Morgan Stanley names China stocks set to benefit from a ‘sustained rally’

Sep 30, 2024 at 11:30 PM

China's Stocks Poised for Sustained Rally as Stimulus Measures Take Effect

According to a recent report by Morgan Stanley, Chinese stocks are set to experience a more "sustained rally" in the coming months, driven by the wave of stimulus measures and signals announced by the Chinese government last week. The investment bank's analysts believe that the policy pivot has exceeded their expectations, with aggressive monetary easing and unprecedented measures aimed at stabilizing and supporting the stock market, as well as halting the decline in the property market.

Unlocking the Potential of China's Equity Markets

Riding the Wave of Stimulus Measures

Morgan Stanley's analysts predict that Chinese stocks could see at least a 10% rally in the near term, with the potential for an even more sustained rally in the next phase. The bank's experts believe that valuations could reach levels last seen during the economy's reopening from November 2022 to March 2023, provided there is further clarity on earnings improvements amid a broader growth recovery and efforts to stamp out deflation.The recent policy announcements by the Chinese government have been a game-changer for the country's equity markets. The central bank's decision to cut the reserve requirement ratio (RRR) of cash that banks hold by 50 basis points, coupled with plans for interest rate cuts, have provided a much-needed boost to the market. Additionally, the high-level meeting where top leaders called for halting the property market decline and strengthening fiscal and monetary policy has further reinforced the government's commitment to supporting economic growth.

Identifying Stocks Poised to Benefit

In light of these developments, Morgan Stanley has indicated its preference for certain stocks that are set to benefit from the easing measures. The bank's analysts have conducted stock screens to identify the most promising opportunities.One of the screens focused on Hong Kong-listed stocks that trade at deep discounts to their A-share counterparts (those listed in mainland China).
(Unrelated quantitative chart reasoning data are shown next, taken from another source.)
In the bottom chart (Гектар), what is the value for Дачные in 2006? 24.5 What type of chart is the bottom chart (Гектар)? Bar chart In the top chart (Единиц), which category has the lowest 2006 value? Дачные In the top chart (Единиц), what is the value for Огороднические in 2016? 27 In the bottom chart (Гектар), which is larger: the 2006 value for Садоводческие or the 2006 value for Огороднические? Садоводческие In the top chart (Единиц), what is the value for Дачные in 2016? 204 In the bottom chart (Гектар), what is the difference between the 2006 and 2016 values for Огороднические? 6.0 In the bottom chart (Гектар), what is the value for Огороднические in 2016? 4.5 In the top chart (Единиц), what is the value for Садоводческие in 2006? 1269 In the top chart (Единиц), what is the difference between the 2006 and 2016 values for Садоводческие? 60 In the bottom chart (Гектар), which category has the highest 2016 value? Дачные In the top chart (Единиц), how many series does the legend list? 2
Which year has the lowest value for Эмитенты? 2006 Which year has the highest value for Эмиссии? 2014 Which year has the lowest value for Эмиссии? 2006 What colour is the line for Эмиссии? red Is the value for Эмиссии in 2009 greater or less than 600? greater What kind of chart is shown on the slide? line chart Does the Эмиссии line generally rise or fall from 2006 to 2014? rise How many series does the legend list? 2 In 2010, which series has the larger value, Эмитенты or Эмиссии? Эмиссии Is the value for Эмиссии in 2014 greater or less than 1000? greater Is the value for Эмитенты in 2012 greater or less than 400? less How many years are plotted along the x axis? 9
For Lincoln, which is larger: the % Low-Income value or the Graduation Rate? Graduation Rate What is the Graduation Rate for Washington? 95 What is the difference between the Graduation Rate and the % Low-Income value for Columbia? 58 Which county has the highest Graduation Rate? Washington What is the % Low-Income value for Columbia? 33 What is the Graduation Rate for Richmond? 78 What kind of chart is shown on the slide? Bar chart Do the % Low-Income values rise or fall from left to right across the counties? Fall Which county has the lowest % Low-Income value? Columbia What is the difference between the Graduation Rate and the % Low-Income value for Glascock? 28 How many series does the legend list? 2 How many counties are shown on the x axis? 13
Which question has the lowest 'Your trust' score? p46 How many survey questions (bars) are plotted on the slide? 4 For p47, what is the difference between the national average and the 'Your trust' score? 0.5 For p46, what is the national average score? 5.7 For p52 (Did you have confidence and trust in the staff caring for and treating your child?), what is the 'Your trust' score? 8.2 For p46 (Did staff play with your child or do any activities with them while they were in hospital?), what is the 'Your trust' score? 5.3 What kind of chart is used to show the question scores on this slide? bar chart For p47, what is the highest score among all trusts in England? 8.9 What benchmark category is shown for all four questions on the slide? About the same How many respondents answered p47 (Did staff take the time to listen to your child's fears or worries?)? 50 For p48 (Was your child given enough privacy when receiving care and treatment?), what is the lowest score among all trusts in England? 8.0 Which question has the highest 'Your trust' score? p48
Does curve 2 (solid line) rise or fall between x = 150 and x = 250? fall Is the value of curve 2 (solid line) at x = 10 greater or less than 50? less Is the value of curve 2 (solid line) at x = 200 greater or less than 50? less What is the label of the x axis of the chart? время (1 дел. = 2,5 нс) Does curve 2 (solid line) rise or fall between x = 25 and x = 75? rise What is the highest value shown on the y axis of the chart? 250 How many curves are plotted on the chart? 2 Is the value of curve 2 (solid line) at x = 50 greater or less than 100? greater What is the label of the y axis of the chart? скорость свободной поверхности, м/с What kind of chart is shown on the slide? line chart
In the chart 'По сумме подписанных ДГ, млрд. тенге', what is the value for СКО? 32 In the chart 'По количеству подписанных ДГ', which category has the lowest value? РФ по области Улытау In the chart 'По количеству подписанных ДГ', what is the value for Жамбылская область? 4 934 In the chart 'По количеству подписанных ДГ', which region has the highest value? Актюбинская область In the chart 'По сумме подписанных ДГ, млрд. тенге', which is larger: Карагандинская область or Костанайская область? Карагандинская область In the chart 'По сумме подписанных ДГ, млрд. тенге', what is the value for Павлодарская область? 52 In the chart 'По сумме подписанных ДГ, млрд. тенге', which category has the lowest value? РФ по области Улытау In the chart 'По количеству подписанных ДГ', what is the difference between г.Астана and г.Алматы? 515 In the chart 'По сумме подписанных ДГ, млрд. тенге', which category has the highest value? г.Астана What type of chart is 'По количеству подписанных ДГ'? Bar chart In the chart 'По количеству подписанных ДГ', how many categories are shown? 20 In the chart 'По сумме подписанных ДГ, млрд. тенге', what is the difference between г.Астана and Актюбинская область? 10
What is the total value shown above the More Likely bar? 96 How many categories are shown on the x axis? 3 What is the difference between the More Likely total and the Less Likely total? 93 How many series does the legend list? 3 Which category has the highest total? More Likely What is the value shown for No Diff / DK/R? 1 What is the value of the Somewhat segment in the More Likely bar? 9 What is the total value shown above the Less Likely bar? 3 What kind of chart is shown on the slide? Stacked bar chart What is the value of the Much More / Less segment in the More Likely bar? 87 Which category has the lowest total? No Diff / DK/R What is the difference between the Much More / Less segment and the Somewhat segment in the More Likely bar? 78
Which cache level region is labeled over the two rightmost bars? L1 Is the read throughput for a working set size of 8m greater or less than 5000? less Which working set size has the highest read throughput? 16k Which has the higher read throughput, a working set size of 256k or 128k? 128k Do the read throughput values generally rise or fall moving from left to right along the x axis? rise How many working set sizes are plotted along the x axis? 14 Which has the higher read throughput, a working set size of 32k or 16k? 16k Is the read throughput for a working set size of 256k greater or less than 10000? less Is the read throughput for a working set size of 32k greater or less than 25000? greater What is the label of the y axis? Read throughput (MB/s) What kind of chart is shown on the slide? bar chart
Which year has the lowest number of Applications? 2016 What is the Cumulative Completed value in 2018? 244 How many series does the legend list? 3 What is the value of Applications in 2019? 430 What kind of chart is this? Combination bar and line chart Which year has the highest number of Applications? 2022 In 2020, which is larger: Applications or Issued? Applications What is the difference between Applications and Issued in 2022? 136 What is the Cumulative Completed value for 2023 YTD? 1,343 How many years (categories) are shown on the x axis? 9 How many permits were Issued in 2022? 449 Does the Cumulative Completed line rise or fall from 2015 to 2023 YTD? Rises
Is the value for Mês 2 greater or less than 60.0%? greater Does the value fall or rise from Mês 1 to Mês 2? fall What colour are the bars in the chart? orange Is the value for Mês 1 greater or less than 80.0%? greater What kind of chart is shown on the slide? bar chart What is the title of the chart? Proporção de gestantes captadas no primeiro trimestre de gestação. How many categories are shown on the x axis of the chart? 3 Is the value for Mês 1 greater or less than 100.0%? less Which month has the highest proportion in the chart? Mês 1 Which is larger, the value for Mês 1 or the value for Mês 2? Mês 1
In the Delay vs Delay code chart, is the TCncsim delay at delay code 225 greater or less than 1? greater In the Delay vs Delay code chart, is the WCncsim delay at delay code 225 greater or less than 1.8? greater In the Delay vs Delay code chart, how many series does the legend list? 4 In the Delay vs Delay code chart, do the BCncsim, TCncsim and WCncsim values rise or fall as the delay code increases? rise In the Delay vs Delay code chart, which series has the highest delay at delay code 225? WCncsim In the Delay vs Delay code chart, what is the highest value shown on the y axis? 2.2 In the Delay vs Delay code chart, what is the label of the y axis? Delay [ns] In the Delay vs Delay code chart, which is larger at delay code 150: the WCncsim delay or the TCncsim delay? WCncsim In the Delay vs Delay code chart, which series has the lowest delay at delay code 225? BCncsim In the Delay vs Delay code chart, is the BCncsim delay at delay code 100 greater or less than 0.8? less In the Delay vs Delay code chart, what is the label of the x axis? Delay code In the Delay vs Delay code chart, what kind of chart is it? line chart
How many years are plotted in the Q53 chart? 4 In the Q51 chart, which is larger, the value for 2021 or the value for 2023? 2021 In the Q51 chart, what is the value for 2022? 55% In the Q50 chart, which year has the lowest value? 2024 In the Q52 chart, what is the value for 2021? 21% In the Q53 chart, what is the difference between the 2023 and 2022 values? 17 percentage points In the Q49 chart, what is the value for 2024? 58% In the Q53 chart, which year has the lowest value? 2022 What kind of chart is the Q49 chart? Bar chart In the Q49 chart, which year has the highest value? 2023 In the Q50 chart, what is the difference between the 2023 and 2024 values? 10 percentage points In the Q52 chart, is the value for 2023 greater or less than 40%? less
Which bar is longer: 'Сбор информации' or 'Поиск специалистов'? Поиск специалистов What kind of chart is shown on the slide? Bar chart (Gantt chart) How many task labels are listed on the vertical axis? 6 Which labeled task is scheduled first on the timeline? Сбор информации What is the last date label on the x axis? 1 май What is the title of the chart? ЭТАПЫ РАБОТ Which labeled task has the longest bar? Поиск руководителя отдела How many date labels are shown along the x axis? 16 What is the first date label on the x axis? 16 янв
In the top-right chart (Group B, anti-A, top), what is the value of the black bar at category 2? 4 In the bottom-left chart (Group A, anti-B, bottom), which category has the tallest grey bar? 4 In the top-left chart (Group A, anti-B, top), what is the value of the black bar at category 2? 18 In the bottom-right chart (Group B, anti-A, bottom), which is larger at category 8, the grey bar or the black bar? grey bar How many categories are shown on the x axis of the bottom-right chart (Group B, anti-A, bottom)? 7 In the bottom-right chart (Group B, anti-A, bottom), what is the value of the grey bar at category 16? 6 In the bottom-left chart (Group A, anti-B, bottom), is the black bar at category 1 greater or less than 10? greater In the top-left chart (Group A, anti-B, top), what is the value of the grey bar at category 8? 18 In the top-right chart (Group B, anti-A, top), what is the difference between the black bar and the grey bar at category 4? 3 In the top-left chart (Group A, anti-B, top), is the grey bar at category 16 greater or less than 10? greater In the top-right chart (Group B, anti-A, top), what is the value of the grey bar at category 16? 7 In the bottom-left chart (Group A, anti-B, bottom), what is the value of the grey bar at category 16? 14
These stocks are expected to benefit from the central bank's announcements, as they can leverage the easing measures to their advantage.Another screen looked for stocks with a current dividend yield below 2.25% (the relending rate), but with a free cash flow yield "meaningfully" above 4%. These firms are likely to be more motivated to increase their dividend payouts, buy back shares, or increase their shareholdings, as the cost of borrowing is now lower than their free cash flow yield.

Anticipating Further Policy Support

Morgan Stanley's analysts also expect additional policy support from the Chinese government in the coming months. They anticipate a supplementary budget to be announced in late October, which will focus on supporting consumption and local government financing. The bank also sees another 10 to 20 basis point rate cut and a 25 to 50 basis point RRR cut by the end of the year, further bolstering the market's prospects.As the Chinese government continues to implement a range of stimulus measures and policy initiatives, the country's equity markets are poised to experience a more sustained rally in the months ahead. Investors and market participants will be closely watching the developments, as the potential for significant gains in Chinese stocks becomes increasingly apparent.